# Ausgewählter Text:
--

So beschreibt der Journalist Henrik Merker am Montagabend die Situation in Chemnitz. Er arbeitet für den ZEIT-Blog Störungsmelder und berichtete via Periscope live vom Aufmarsch gewalttätiger Neonazis und anderer Demonstranten.

Nach den Ausschreitungen vom Sonntag hatte die Chemnitzer Polizeipräsidentin Sonja Penzel noch am Nachmittag versichert, die Polizei werde nicht zulassen, dass Chaoten die Stadt vereinnahmen. Doch genau das ist passiert.

Rund 6.000 Menschen aus dem rechten Lager sind in Chemnitz auf die Straße gegangen, wie Sachsens Innenminister Roland Wöller am Dienstagmittag auf einer Pressekonferenz mitgeteilt hat.

--

# Angezeigte Informationen:
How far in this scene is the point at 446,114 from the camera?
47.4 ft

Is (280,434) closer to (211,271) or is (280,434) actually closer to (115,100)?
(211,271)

--

# Schriftliche Aufgabe A:
Wie lässt sich der Text über die Lage in Chemnitz in zwei Sätzen zusammenfassen?
# Schriftliche Aufgabe B:
Setze den Text über die Lage in Chemnitz im Anschluss an seinen letzten Satz fort.
Die Auflistung wird hier nicht gebraucht.

# Schriftliche Antwort A:
Der Journalist Henrik Merker berichtete am Montagabend für den ZEIT-Blog Störungsmelder per Periscope live vom Aufmarsch gewalttätiger Neonazis und anderer Demonstranten in Chemnitz. Obwohl Polizeipräsidentin Sonja Penzel nach den Ausschreitungen vom Sonntag versichert hatte, die Polizei werde eine Vereinnahmung der Stadt durch Chaoten nicht zulassen, gingen laut Innenminister Roland Wöller rund 6.000 Menschen aus dem rechten Lager auf die Straße.

# Schriftliche Antwort B:
Dazu kamen rund 1.000 die gegen rechte Gewalt demonstrierten. Dazwischen: 600 Polizisten.

Beobachter schätzten Teilnehmerzahl realistisch ein

Erst war die Stimmung nur angespannt. Demonstranten skandierten "Wir sind das Volk", zeigten den Hitlergruß. Irgendwann entluden sich Hass und Wut in Krawallen. Bengalos und Feuerwerkskörper wurden gezündet. Gegenstände flogen. Es gab Schlägereien.

Die Bilanz: mindestens 18 Verletzte - und jede Menge Kritik an der Polizei.

Die hat noch am Abend zugegeben, nicht mit so vielen Teilnehmern gerechnet zu haben. Beobachter wie Henrik Merker oder Johannes Grunert, ebenfalls freier Journalist, fragen sich, wie die Polizei zu einer solchen Fehleinschätzung kommen konnte.

Immerhin wurde der Aufruf zum Aufmarsch des rechten Bündnisses Pro Chemnitz schon am Sonntag weit über 2.000 mal geteilt.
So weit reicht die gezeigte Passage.